Amore also opened shows for Katherine Jenkins and Russell Watson, two of
the biggest classical crossover artist in the UK. There has been modelling for
GC Watches, that included a starring role in a TV campaign.
“I’m still doing that,” says Victoria.
And various celebrity parties.
“We did a lot with Samuel L Jackson, performing at his events. They were
the best parties. He loved classical music and we’d sing before dinner, then
join everyone else for the meal. We were on a table with comedian Stephen K
Amos at one of them and he was hilarious. And Ron Weasley was on the next
table.
“Will Smith was a lovely guy. We did a lot for a charity called WellChild,
which is one the Prince Harry’s main charities. We performed at the annual
Helping Hands Ball which was star-studded.”
She adds: “I found that the loveliest people were the genuinely talented
ones. The reality TV stars were the ones with an ego and attitude.”
All four members of Amore disbanded the group this year to work on solo
projects.
“We missed opera and being part of a production,” says Victoria who moved
back to Nottinghamshire six months ago with fiance Sam Ogrizovic, the Kimberley
Cricket Club captain. The couple will tie the knot in September.
“I haven’t missed London once,” she admits.
Her focus now is to train with the English National Opera, but she needs
to raise £2,000 to do so.
“You work with the best directors and conductors; it’s really exciting.
“I was worried that being from the crossover world they wouldn’t take me
seriously because they are two very different worlds.

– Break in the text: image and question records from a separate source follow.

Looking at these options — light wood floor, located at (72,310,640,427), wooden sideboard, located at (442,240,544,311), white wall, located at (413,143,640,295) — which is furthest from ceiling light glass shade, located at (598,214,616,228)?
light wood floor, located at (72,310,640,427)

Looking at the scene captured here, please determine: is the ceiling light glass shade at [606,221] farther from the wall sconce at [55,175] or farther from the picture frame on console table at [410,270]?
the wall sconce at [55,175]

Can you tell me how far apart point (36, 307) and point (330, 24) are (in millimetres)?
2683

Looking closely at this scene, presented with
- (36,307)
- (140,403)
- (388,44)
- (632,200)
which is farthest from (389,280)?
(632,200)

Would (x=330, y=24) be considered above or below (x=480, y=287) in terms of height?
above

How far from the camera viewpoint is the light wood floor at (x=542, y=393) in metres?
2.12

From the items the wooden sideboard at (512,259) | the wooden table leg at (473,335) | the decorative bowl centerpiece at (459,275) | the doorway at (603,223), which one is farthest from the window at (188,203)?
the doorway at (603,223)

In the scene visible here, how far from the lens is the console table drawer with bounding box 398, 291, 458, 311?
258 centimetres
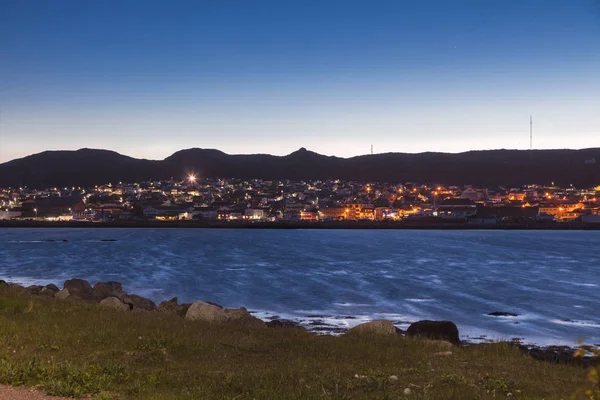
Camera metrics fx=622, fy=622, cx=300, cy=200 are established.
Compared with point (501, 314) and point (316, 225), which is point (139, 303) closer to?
point (501, 314)

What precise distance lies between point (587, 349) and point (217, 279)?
4284 centimetres

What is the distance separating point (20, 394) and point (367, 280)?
3858 cm

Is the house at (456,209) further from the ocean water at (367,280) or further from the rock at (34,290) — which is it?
the rock at (34,290)

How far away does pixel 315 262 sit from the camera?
6141 centimetres

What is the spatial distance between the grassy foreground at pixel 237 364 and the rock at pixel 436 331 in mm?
3281

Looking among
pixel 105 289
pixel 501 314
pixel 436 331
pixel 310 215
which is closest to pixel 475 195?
pixel 310 215

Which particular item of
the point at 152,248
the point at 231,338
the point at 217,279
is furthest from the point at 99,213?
the point at 231,338

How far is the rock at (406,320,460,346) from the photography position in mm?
17562

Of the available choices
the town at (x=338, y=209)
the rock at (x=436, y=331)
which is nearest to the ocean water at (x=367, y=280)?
the rock at (x=436, y=331)

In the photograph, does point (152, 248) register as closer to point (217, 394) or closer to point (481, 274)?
point (481, 274)

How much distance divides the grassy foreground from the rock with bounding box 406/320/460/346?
3281mm

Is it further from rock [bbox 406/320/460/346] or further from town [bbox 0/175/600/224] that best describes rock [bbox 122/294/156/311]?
town [bbox 0/175/600/224]

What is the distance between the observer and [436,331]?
17.8 metres

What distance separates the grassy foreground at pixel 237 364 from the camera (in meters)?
8.90
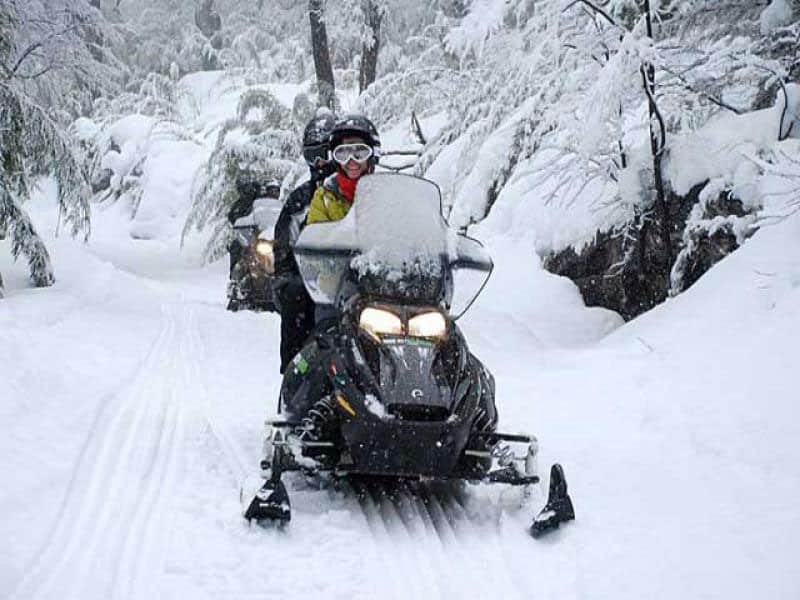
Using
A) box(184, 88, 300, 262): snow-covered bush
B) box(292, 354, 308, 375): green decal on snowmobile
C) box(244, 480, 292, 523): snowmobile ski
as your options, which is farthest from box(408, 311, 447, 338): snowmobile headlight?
box(184, 88, 300, 262): snow-covered bush

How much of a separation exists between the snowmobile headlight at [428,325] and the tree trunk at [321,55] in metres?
13.9

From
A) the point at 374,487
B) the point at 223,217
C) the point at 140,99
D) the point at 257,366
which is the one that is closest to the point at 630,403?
the point at 374,487

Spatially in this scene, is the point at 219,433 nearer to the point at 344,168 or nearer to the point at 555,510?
the point at 344,168

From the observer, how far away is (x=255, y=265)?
13031 mm

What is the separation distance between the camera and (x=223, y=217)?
21297mm

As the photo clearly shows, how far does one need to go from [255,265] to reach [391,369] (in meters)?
9.17

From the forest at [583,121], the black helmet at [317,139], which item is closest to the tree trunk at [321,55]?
the forest at [583,121]

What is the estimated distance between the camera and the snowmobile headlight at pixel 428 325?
169 inches

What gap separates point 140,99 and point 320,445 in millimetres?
33320

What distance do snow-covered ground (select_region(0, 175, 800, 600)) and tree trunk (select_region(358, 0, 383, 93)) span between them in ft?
34.5

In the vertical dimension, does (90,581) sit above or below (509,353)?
above

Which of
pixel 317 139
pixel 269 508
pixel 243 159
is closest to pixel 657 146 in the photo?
pixel 317 139

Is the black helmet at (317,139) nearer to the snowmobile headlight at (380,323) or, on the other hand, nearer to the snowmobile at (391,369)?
the snowmobile at (391,369)

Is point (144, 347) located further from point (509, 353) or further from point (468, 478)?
point (468, 478)
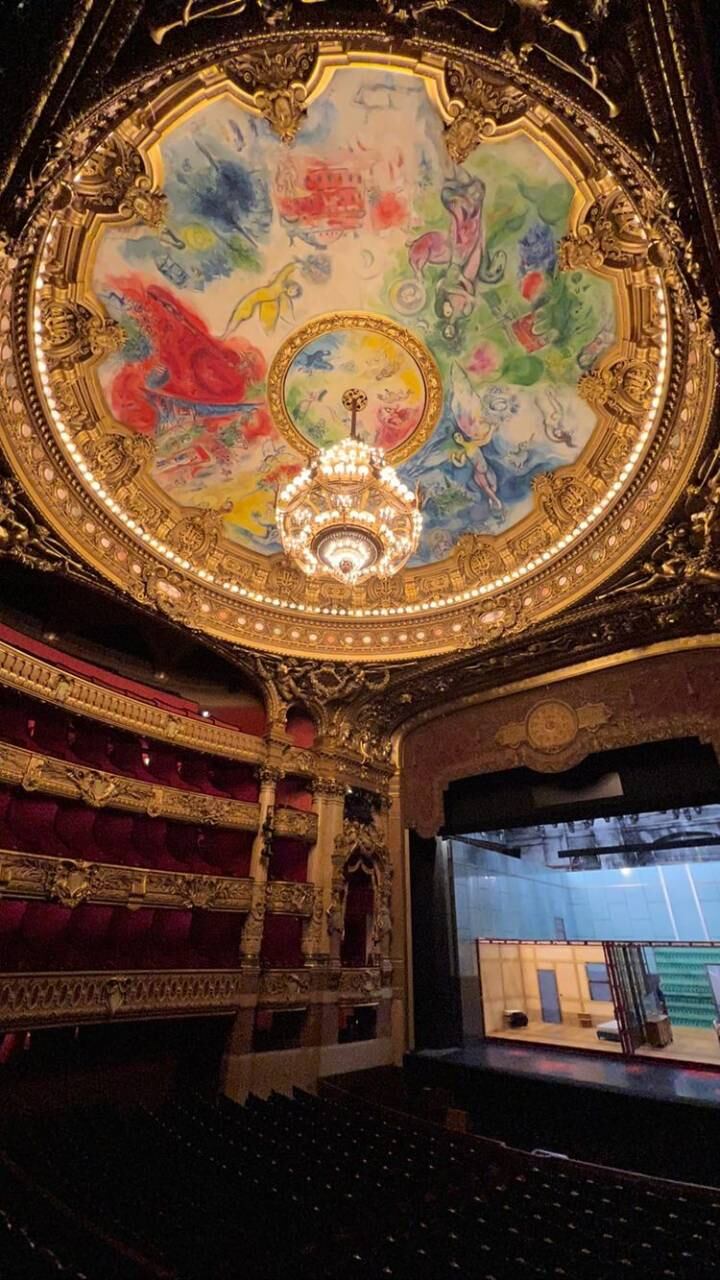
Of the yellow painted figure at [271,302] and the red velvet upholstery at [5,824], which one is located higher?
the yellow painted figure at [271,302]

All of us in Amore went
into it quite naively thinking we could straddle both worlds but it became increasingly
impossible when we had a record company who wanted us to sing songs out of our
comfort zone.”
She means mainstream songs given the opera treatment.

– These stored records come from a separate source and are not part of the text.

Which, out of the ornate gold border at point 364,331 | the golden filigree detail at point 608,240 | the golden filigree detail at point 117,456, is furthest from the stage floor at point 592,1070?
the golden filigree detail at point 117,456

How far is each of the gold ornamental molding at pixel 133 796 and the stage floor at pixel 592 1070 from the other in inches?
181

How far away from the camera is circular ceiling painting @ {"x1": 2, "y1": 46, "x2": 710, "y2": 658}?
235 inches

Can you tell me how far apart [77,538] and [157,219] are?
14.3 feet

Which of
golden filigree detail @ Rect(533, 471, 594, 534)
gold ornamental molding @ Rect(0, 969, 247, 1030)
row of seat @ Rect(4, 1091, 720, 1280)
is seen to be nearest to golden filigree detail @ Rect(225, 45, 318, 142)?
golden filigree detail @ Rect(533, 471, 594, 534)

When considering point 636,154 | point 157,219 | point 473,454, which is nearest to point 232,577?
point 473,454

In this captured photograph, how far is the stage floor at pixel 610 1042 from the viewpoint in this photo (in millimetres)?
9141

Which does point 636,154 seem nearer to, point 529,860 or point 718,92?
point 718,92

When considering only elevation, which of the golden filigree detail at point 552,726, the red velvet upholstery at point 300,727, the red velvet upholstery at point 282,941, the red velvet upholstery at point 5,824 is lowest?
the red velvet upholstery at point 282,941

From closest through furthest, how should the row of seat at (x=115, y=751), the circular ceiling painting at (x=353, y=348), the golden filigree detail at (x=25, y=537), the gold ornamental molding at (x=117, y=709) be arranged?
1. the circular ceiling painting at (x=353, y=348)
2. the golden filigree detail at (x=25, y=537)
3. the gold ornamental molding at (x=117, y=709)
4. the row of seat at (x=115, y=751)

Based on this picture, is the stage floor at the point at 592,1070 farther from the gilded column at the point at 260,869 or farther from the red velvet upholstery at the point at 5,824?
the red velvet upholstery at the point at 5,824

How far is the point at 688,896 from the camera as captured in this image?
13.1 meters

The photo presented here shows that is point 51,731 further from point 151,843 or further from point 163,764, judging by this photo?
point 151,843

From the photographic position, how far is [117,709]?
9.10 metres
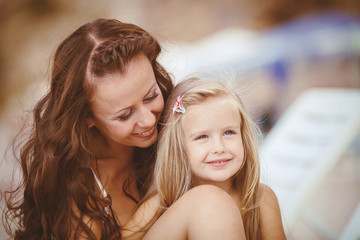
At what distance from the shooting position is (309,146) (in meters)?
2.65

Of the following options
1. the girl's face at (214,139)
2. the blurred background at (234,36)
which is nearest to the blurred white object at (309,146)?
the girl's face at (214,139)

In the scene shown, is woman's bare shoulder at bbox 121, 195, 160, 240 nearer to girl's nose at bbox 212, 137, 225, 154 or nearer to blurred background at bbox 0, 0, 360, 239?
girl's nose at bbox 212, 137, 225, 154

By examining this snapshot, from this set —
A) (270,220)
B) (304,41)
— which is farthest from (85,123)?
(304,41)

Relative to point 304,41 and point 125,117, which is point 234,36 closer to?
point 304,41

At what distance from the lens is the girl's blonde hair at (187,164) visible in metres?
1.51

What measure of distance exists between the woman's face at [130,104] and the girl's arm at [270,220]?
51 cm

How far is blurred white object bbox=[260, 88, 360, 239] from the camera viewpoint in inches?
91.7

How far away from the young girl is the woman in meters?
0.09

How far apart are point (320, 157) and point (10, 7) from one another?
15.8 feet

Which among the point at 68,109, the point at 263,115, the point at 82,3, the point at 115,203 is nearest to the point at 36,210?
the point at 115,203

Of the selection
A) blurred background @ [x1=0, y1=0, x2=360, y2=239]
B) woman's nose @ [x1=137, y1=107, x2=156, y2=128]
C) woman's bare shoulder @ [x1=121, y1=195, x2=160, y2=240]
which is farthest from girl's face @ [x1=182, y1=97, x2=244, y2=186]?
blurred background @ [x1=0, y1=0, x2=360, y2=239]

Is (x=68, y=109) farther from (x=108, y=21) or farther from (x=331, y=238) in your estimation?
(x=331, y=238)

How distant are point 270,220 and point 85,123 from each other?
0.83 metres

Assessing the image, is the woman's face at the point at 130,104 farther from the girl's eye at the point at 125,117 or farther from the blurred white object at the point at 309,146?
the blurred white object at the point at 309,146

She will be doing a few of them as part of her first solo concert tomorrow
night, mixed in with more authentic opera songs.
“It’s more nerve-wracking than the FA Cup Final,” she says of the concert
at Samworth Church Academy in Mansfield.
“Although there were so many people in Wembley Stadium, you couldn’t see
their faces. But singing to people you know, sat right in front of you, is
really hard.”
The venue is where Mansfield girls’ choir Cantamus used to rehearse.
Victoria joined while still at school and sang with them all over the world.
Another was Lucy Kay, the Notts-raised runner up of this year’s Britain’s
Got Talent.
“She’s a lovely girl and she’s done so well,” says Victoria.
“I saw her a couple of weeks ago and we sang together.”
That was at the memorial concert in Mansfield for Cantamus founder Pamela
Cook, who died last year.
“I told her that if she needed any advice about the celebrity world then I
was there for her. Because it is a shock to the system. It’s not for the
faint-hearted. It can be quite brutal.”
She describes the concert as “incredible night.
Says Victoria: “Imagine 400 girls singing Raise Me Up together. It gives
me goosebumps thinking about it now.
“Miss Cook was the biggest musical inspiration in my life. I still miss
her every day.”
Her long-term ambitions are to sing on all the major opera stages around
the world and it’s a journey she’s excited about embarking on once again.
“I want to be part of that buzz again; being part of a production and
watching it go from an idea to the stage.
“Amore was amazing. I had two years doing things I never thought I’d do.
But now I feel like I’m home and doing the thing I first fell in love with.”